I jumped into her list of videos and just a few videos earlier in her series was one entitled, 'Tom and I are divorced...this sucks." Oh. I just sat there and sighed. Yes, it sucks. Still, she has a great smile and seems okay on her videos. Of course, why wouldn't she appear okay on her videos, right? Fake it 'til you make it. But the ring caught my eye because the ring, for me, is part of what still stings. Not the gold band, itself, but the identity it's tied to. For decades, my band represented not only my partner, but my role as a mom and caregiver and my job to make our family a whole protective entity. Providing food and clothing, support and love. It was my gang, my unit, my group, my family. Wearing that ring tied me to my family.
I remember when my ex-husband lost his wedding ring. I wonder now about that. He said he lost it at the gym and that seems a bit far-fetched as I look back at it. More recent history colors the memory, for sure. I have no idea. He bought a new band and it was different than the old one, which was thick smooth rounded gold. The new one was flatter with sharper edges. I didn't like it and looking back, I wondered why he bothered. I'm not sure it meant the same thing to him as mine did to me. I love my wedding rings. The bridge setting on the engagement ring creates a solid gold block with the wedding band. I just love it. Well, I loved it. Obviously I don't wear it any longer, but that brings me to identity. Who am I without those rings? I am partner-less. My rings tied me to my family when I was out in the world. Now, no one knows if I have a family. No one assumes I have someone. No one guesses I have children. No one puts me in a setting with loved ones and purpose and a life of caring for my people. If anyone wants to know, I have to tell them, but I don't want to have to tell them. And then, they wonder like me, because I'm not wearing a ring. Those in wonderment do the same thing to me that I did to that YouTuber. They run down a mental list of signals about who this woman is: how old is she, is she married or have a partner, does she have kids, how old are they? And then the research reveals all. Oh, she is older and no partner, and no people. She's divorced. "I wonder what happened..."
I don't know, but I imagine men have it a little easier in that regard. I'm not sure men are weighed down with the identity tied to all the stuff that (some, many?) women do, whether by 'society' or themselves.

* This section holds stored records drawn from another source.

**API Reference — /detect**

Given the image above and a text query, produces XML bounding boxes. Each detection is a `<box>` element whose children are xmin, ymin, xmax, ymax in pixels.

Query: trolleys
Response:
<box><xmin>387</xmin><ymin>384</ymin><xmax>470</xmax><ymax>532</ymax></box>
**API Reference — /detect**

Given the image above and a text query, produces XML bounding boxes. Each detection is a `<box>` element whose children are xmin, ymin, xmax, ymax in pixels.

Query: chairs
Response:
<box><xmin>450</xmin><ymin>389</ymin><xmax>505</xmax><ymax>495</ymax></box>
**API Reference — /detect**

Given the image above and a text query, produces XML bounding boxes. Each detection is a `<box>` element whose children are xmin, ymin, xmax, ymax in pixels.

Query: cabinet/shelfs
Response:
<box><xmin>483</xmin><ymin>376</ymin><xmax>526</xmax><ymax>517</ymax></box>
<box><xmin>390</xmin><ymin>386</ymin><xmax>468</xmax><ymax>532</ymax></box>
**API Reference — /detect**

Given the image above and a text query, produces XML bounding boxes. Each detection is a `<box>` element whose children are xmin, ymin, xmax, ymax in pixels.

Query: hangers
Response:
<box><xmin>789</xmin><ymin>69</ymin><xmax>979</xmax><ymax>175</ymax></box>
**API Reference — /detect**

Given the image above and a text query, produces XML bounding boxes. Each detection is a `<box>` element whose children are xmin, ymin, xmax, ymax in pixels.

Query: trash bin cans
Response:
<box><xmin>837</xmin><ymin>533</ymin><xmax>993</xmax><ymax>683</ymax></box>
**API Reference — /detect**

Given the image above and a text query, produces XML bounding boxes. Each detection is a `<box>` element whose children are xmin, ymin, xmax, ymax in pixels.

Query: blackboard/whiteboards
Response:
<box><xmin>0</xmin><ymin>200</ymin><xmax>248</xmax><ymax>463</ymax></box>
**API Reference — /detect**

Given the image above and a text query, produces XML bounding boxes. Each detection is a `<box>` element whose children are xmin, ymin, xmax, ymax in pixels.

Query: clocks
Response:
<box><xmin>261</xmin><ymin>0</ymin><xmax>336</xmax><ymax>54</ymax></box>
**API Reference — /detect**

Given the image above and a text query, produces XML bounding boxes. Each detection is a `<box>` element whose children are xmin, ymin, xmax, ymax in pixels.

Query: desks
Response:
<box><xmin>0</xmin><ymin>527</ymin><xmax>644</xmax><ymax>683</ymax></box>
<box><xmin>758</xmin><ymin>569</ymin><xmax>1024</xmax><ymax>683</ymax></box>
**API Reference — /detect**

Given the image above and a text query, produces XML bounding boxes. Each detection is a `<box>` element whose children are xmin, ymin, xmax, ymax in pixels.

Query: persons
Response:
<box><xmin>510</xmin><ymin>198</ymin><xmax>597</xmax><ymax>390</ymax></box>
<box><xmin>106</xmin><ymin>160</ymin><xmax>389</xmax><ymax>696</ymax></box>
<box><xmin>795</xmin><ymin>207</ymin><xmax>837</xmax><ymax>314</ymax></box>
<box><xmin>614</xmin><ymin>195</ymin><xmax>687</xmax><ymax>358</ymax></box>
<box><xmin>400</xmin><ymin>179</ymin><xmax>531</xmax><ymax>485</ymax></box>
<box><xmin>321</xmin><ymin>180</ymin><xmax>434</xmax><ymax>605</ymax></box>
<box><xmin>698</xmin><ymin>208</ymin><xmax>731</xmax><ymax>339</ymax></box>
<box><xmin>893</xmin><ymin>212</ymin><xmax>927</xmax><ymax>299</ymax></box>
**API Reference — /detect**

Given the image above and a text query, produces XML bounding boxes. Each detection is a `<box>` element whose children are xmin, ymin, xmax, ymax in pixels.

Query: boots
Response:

I've witnessed plenty of men who can quickly pick themselves up and move on without batting an eye. They're dating, out on the town -and I'm sounding like sour grapes. If the divorced men had their identity as tied up in the family unit, perhaps it wouldn't be as easy for them. Perhaps they would mourn the naked ring finger.
I find myself constantly defining and re-defining myself, adjusting one way or another, one step forward, two steps back. I was the mom in the house with all the stuff for everyone, prepared to pivot or help however I could, with the support of my partner. How can I be the mom I was? Yes, I'm still a mom, but what about a mom? I can't separate empty-nest-ness from different status-ness. I want to be the mom I was. But it is no longer an option when the rules and the contract change. I want to be the steady support I was, but I really struggle with that now as I struggle to support myself, alone. I need to find a way to turn my old rings into something meaningful in the now and I can't re-imagine those rings, though I keep trying. I really want to wear them again, but in some other form -I don't know, I'm hoping for an epiphany. It hasn't shown up yet.